Celinha havia participado de diversos casamentos, seja como dama de honra quando ainda era criança, ou como madrinha, já na vida adulta. Acumulava nessas duas funções treze casamentos, nenhum deles o seu. Mas acreditava piamente no amor. Em algum lugar estaria seu amado, e assim como nos filmes, em algum momento se encontrariam. Era uma questão de tempo.
Já estava com seus 35 anos, o que para os tempos de Nelson Rodrigues, seria descrita como uma senhora ainda bem bonita, cabelos pretos até os ombros, pele clara e olhos cor de mel. Isso não é importante para história. Os tempos são outros. São?
Era destemida na missão do amor. Participava de fóruns no Facebook, tinha todos os aplicativos nacionais e internacionais, não temia pagar em dólar. Sem filhos, a chefe de enfermagem tinha pouco tempo para diversão, então entre um plantão e outro, zapeava seus aplicativos, trocava mensagens, e pensava em toda uma vida que ainda não havia acontecido. Tinha nome dos filhos, o tipo de casa que gostaria de morar, como seria seu marido, e como viveriam o seu "felizes para sempre". Como ela mesma dizia, coisas boas acontecem com pessoas boas. E se tinha alguém bom neste mundo, esse alguém era a Celinha.
Era mais um domingo enfadonho de folga quando um homem chamado Ben Backer a chamou no messenger do Facebook dizendo que havia amado sua carta de encorajamento aos soldados americanos.

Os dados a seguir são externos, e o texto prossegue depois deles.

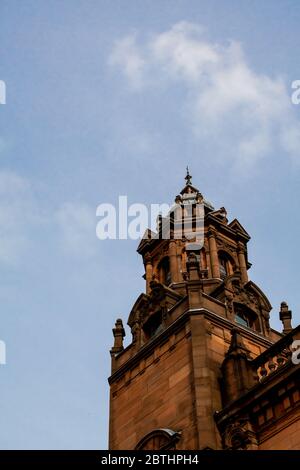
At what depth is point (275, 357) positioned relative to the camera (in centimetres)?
2458

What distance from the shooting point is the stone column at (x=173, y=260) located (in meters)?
32.0

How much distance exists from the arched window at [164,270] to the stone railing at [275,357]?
963cm

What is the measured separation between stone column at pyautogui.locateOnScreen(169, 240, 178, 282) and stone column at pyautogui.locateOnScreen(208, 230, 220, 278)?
1515 millimetres

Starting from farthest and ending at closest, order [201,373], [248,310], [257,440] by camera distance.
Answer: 1. [248,310]
2. [201,373]
3. [257,440]

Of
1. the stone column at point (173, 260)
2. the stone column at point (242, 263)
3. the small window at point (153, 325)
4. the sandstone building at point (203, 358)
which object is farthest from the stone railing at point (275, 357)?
the stone column at point (242, 263)

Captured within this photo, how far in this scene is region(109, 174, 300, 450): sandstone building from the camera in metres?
21.6

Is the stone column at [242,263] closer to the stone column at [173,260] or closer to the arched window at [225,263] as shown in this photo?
the arched window at [225,263]

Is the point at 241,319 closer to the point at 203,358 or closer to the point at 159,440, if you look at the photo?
the point at 203,358

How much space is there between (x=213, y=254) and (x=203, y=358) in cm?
869

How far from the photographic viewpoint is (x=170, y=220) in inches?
1359

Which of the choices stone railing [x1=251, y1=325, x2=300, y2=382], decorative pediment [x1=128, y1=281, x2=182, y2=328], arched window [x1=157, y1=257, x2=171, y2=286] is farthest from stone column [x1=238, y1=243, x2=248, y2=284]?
stone railing [x1=251, y1=325, x2=300, y2=382]

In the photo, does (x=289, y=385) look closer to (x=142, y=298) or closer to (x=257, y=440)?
(x=257, y=440)
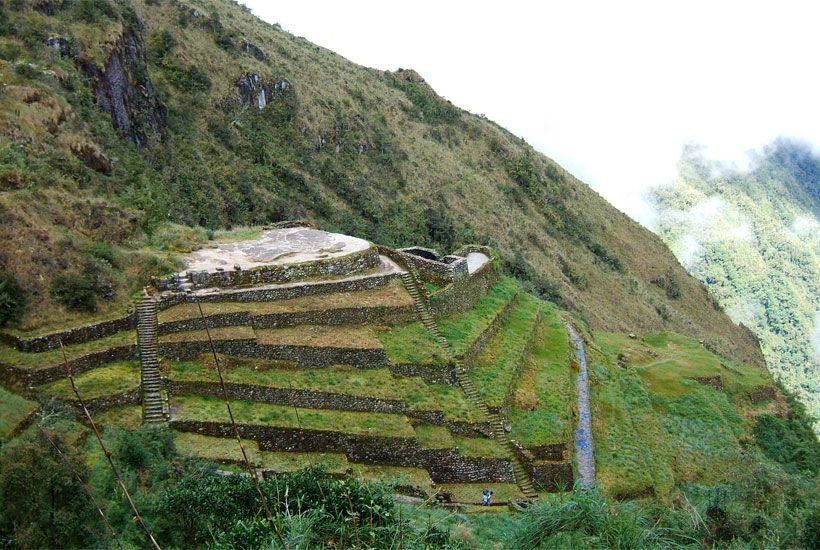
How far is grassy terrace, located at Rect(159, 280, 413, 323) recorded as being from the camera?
920 inches

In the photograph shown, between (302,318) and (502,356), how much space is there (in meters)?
8.69

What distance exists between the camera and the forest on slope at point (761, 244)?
105062mm

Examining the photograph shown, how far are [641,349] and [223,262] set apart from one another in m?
26.9

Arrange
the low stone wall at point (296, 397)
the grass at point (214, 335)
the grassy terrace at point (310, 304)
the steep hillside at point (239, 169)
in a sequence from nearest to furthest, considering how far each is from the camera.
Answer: the low stone wall at point (296, 397) < the grass at point (214, 335) < the grassy terrace at point (310, 304) < the steep hillside at point (239, 169)

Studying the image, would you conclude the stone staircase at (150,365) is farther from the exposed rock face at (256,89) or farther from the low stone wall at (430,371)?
the exposed rock face at (256,89)

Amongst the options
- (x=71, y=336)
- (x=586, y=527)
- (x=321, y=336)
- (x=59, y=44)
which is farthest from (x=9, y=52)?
(x=586, y=527)

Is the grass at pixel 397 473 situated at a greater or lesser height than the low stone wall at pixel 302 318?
lesser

Há um mês ela havia escrito um longo texto falando sobre coragem, amor, e seu trabalho com a Cruz Vermelha na página da U.S Army no Facebook, e desde então vinha recebendo diversas mensagens de agradecimento.

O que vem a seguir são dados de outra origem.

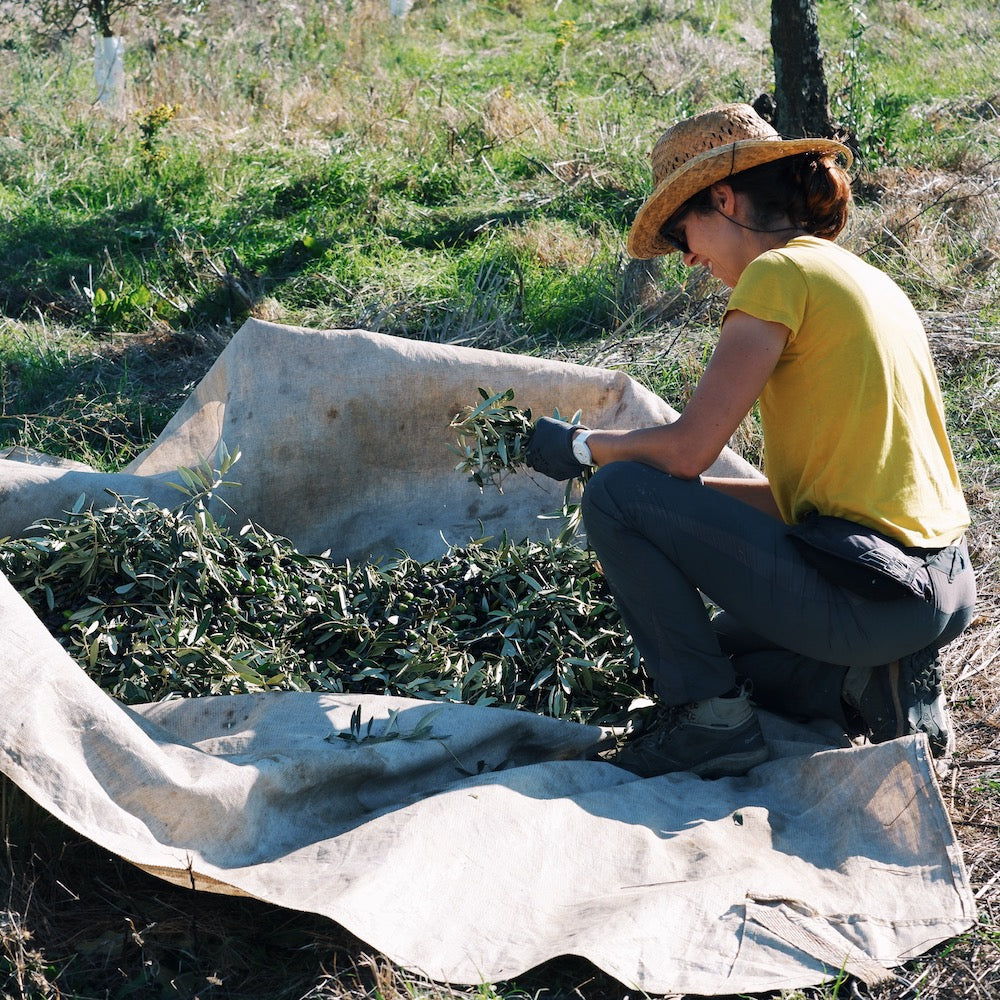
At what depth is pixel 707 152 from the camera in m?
2.15

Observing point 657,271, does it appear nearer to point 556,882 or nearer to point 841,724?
point 841,724

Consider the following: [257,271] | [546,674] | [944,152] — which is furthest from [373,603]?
[944,152]

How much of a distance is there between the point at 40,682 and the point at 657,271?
3.21 meters

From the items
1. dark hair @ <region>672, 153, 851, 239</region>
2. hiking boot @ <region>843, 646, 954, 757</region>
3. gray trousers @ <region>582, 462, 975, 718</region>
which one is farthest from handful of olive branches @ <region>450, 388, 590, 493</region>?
hiking boot @ <region>843, 646, 954, 757</region>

"Olá, estou no Afeganistão, vivendo tempos bem difícieis em Ghazni. O Talibã tenta destruir a nação pela força. Seu texto encheu meu coração de amor e esperança. Muito obrigada pelo carinho - Ben Backer"
"Olá, Backer. Espero que esta mensagem te encontre bem. Soube que ao menos 8 civis foram mortos semana passada por morteros no bairro de Naw Abad. Minhas orações estarão com vocês"

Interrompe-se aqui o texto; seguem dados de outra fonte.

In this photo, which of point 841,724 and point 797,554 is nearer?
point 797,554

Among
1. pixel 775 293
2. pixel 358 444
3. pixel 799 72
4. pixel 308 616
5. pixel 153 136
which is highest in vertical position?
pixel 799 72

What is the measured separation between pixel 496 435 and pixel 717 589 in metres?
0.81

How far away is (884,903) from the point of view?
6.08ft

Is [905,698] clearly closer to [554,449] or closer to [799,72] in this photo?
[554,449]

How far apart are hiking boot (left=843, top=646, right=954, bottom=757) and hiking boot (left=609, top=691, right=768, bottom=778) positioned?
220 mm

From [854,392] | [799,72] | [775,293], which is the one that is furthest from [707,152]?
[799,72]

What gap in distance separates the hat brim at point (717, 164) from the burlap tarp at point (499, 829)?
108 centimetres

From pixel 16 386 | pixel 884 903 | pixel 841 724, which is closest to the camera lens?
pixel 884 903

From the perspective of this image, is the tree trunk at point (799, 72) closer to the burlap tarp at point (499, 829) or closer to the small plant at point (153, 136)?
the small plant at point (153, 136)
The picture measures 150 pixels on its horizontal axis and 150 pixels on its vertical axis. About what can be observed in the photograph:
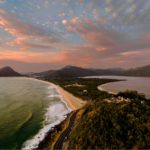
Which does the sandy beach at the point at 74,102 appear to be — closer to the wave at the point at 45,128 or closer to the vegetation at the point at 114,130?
the wave at the point at 45,128

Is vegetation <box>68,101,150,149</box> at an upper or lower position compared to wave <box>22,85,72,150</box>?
upper

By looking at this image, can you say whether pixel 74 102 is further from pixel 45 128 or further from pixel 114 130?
pixel 114 130

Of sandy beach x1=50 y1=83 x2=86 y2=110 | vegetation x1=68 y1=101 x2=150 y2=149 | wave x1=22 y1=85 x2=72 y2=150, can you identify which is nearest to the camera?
vegetation x1=68 y1=101 x2=150 y2=149

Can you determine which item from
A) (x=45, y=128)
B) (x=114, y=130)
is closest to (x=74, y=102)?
(x=45, y=128)

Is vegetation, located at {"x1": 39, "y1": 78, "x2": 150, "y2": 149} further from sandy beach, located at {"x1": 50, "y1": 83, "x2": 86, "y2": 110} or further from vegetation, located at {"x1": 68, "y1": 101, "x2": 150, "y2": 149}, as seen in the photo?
sandy beach, located at {"x1": 50, "y1": 83, "x2": 86, "y2": 110}

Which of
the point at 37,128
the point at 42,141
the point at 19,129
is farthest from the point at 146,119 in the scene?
the point at 19,129

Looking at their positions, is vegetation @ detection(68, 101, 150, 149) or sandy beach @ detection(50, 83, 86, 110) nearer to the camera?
vegetation @ detection(68, 101, 150, 149)

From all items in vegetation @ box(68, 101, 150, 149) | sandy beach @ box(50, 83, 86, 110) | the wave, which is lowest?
the wave

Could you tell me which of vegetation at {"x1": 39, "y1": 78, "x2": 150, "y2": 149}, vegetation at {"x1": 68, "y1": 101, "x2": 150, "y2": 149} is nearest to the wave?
vegetation at {"x1": 39, "y1": 78, "x2": 150, "y2": 149}

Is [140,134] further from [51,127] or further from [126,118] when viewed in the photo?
[51,127]
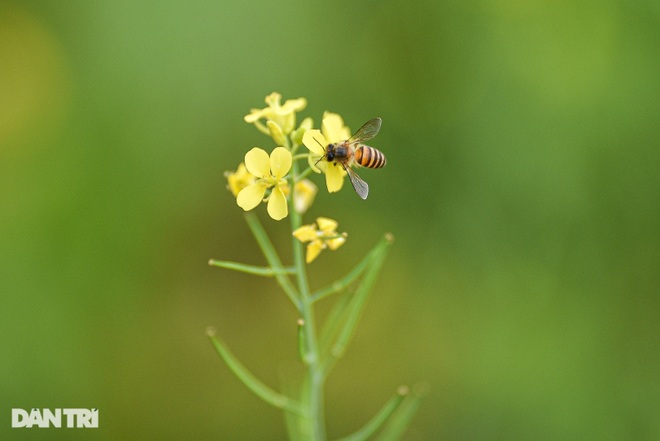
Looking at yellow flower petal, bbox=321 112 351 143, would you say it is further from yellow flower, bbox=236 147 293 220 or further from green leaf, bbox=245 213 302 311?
green leaf, bbox=245 213 302 311

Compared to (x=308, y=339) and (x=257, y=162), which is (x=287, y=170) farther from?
(x=308, y=339)

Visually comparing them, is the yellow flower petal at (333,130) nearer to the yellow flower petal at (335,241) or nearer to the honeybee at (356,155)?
the honeybee at (356,155)

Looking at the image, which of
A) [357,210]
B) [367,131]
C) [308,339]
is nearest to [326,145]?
[367,131]

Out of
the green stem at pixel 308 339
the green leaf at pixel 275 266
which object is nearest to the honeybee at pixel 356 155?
the green stem at pixel 308 339

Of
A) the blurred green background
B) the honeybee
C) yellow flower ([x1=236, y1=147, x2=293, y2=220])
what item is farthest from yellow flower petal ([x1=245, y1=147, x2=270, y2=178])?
the blurred green background

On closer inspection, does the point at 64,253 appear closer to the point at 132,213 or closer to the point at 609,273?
the point at 132,213

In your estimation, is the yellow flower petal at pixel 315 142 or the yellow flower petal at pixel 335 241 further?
the yellow flower petal at pixel 335 241

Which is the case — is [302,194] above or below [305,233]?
above

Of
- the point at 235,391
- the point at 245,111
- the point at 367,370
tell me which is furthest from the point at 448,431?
the point at 245,111

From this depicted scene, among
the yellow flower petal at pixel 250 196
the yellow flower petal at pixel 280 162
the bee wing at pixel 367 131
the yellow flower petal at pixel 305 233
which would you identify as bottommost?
the yellow flower petal at pixel 305 233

Foram dois meses de trocas de mensagens, fotos e juras de amor eterno. Celinha finalmente vivia seu conto de fadas. Tinham planos para quando Backer saisse do Afeganistão.
E em março/20 saiu a notícia em todos os jornais que segundo um acordo assinado pelos Estados Unidos em Doha, todas as forças estrangeiras deveriam abandonar o Afeganistão em até quatorze meses.
Nos planos do casal assim que isso acontecesse, Backer viria para o Brasil. Ele era órfão, perdeu os pais ainda criança, e passou a vida em um orfanato até ir para o exército americano. Vivia queixando-se da vida de militar, e que gostaria muito de ter paz. Viver num país sem guerras, com clima tropical, e ao lado da mulher de sua vida bebendo muitas caipirinhas em praias paradisíacas.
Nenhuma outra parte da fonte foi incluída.